San Francisco plans to move to the yellow row next week, a change that will bring a breath of fresh air to its restaurants and bars. In a small business webinar from the San Francisco Office of Economic and Human Resources Development, SF Assistant Health Officer Dr. Susan Philip said the city and county are on track to enter the least restrictive yellow tier this coming Friday, May 7th, vaccinated guests may be able to remove masks outdoors, and bars may be able to move indoors with a capacity be reopened by 25 percent.
The biggest update is that the city is hoping to simplify the rules on outdoor masks after the CDC recently recommended that fully vaccinated individuals no longer need to wear masks outdoors when walking, running, cycling, or chatting in small groups gather. However, San Francisco is waiting for California to formally conform to advice from the CDC before official updates are made, and overall, the SFDH continues to promote outdoor activities that Dr. Philip continues to be much safer than indoor activities.

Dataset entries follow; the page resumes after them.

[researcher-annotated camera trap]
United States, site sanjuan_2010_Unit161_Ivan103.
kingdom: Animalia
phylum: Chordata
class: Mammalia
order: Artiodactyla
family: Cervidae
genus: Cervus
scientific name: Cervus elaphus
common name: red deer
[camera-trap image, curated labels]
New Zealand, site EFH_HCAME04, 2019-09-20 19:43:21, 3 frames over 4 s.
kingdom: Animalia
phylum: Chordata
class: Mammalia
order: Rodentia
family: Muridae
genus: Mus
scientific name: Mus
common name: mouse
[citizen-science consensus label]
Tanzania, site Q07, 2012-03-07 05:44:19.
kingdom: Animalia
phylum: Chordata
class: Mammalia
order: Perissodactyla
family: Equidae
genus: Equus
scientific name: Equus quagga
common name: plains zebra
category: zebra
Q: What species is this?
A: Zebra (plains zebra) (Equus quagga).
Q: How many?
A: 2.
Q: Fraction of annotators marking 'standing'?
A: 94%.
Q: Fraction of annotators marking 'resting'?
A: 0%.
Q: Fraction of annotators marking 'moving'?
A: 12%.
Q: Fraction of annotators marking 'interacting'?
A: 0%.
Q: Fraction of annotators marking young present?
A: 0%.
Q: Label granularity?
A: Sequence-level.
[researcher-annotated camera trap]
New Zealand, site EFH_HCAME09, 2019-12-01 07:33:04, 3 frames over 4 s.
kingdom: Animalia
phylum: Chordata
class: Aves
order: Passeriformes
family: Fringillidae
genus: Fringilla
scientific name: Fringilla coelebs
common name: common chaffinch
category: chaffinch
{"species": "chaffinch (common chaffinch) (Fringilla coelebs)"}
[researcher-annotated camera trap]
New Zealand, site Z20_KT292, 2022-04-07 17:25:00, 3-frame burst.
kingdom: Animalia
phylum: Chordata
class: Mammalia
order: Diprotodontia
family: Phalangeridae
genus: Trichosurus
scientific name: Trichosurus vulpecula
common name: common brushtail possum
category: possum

In restaurants with al fresco dining, the yellow tier means that fully vaccinated individuals may no longer need to wear face masks, provided the tables are six feet apart. Unvaccinated individuals are still advised to wear face masks outdoors and everyone must continue to wear face masks indoors. Indoor dining will stay constant at 50 percent capacity, which may be a disappointment for some, but the total number of people limit will be removed and the tables will accommodate up to eight people from three different households. Buffets as well as sushi boats and fro-yo machines can also return, provided a measuring system is in place.
Vaccinated drinkers may no longer be required to wear masks in outdoor drinking bars, but unvaccinated drinkers are still advised to wear masks. And big cocktail news allows bars with a capacity of 25 percent or up to 100 people to be opened for drinking indoors, regardless of whether they serve food or not. This also applies to wineries, breweries and distilleries.
It was a long winter on the purple stage of “widespread risk” when San Francisco closed for the holidays. But the city turned a corner in the spring and switched to the red “significant risk” tier on March 3, which ushered in the return of indoor dining, and to the orange “moderate risk” tier on March 24th, causing The restrictions on bars have been relaxed and do not serve food. There was a slight delay in early April due to an increase in cases and San Francisco was held off the yellow row. But now the yellow tier promises to be the least restrictive of them all, indicating “minimal risk”. San Francisco and Marin may be the first two boroughs in the Bay Area to hit the least restrictive tier next week. But of course, the color levels may soon go away entirely – California is slated to reopen fully on June 15, assuming the number of cases stays low.
Dr. Philip said that despite animal swaps and openings in the past week, the city had only 33 cases with low and stable case numbers. Hospital stays have also remained low, with just 21 hospital stays in the past week. Vaccination rates continue to hit new highs, with the announcement that now 70 percent of adults over the age of 16 have received their first dose and 45 percent have received both doses. Dr. However, Philip cautioned that the SFDPH will weigh vaccine success against the unknowns of new variants and keep an eye on the West Coast as Oregon and Washington cases increase.